# cheap AC?



## jkupcha (Aug 27, 2009)

OK so the fireplace blower I have draws air from the basement (very large) and pulls it upstairs into the living room. When I turn it on during the hot summer months very cool air comes out and lowers the temp in the living room by a degree or two.  AM I saving any AC electric bucks by doing this?  I realize the basement must replenish the air I pull out with warmer air but I'm hoping it will then cool that warm air to reserc.  So do you think its worth runnning the fan motor or am I just crazy?  Thanks


----------



## MountainStoveGuy (Aug 27, 2009)

im more curious how your fireplace blower is pulling air from the basement. Thats a bit strange. Most firplace blowers recirculate the air from the room that it is installed in.


----------



## jkupcha (Aug 27, 2009)

MountainStoveGuy said:
			
		

> im more curious how your fireplace blower is pulling air from the basement. Thats a bit strange. Most firplace blowers recirculate the air from the room that it is installed in.



I have a NZ6000 napoleon zero clearance fireplace. The blower is external and can be positioned in several places and the air ducted around the firebox. My blower is mounted on the basement ceiling directly under the fireplace. The ducting is only about 2 feet and this makes the blower extremely quiet because it is in the basement.  Blower controls and thermostate are wired neatly beside the fireplace. THis is one of the few details I am actually pleased about with the Napoleon.


----------



## Todd (Aug 27, 2009)

Must be similar to fireplace xtrodinaire's posi system where cold outside air is drawn in and around fireplace then blown into room to pressurize the house? Yours is hooked into basement instead of outside wall.

http://www.fireplacex.com/images/images_numbered/104104.jpg


----------



## gzecc (Aug 27, 2009)

I hope your not pulling carbon monoxide from any appliances in the basement ie hot water heater, furnace etc.


----------



## jkupcha (Aug 27, 2009)

gzecc said:
			
		

> I hope your not pulling carbon monoxide from any appliances in the basement ie hot water heater, furnace etc.



Thanks but nope.


----------



## DiscoInferno (Aug 28, 2009)

I think it should help, although not sure how significantly in terms of $$.  Our MI house has several supplies in the basement but the closest return is on the first floor across from the basement door.  So when we run the furnace fan in the summer it pulls cold air out of the basement into the return and then distributes it to the rest of the house.  It actually works pretty well for about a day's worth of cooling.  (We don't have AC there, and generally don't need it.)  I could see the moisture issue coming up if done often, as I already have to run a dehumidifier down there most of the time.


----------



## burntime (Aug 29, 2009)

It is cheap to run the firnace fan vs the air.  My furnace fan runs 24/7 when the air is on.  Your blower is much smaller then your furnace.  I run mine and it will coil the home a degree or two...


----------



## madrone (Sep 2, 2009)

I open the filter door on my NG furnace in the basement and run the fan. Noticeable cooling, and less energy used than an AC. Only works until the basement air warms up, but some days it's all I need, no AC.


----------



## raven (Oct 3, 2009)

i wouldn't think you save by doing that. there's a reason there's a drain on your coil. removing moisture from the air is part of ac conditioning


----------

━━━━━━━━

Your objective:
Reproduce word for word the stretch of the cheap AC thread above from "## Todd (Aug" to "gzecc (Aug 27, 2009)".

Data excerpt:
━━━━━━━━

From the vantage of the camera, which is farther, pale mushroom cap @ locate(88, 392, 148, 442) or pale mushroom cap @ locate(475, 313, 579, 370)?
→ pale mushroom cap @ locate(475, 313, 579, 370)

━━━━━━━━

Expected output:
## Todd (Aug 27, 2009)

Must be similar to fireplace xtrodinaire's posi system where cold outside air is drawn in and around fireplace then blown into room to pressurize the house? Yours is hooked into basement instead of outside wall.

http://www.fireplacex.com/images/images_numbered/104104.jpg


----------



## gzecc (Aug 27, 2009)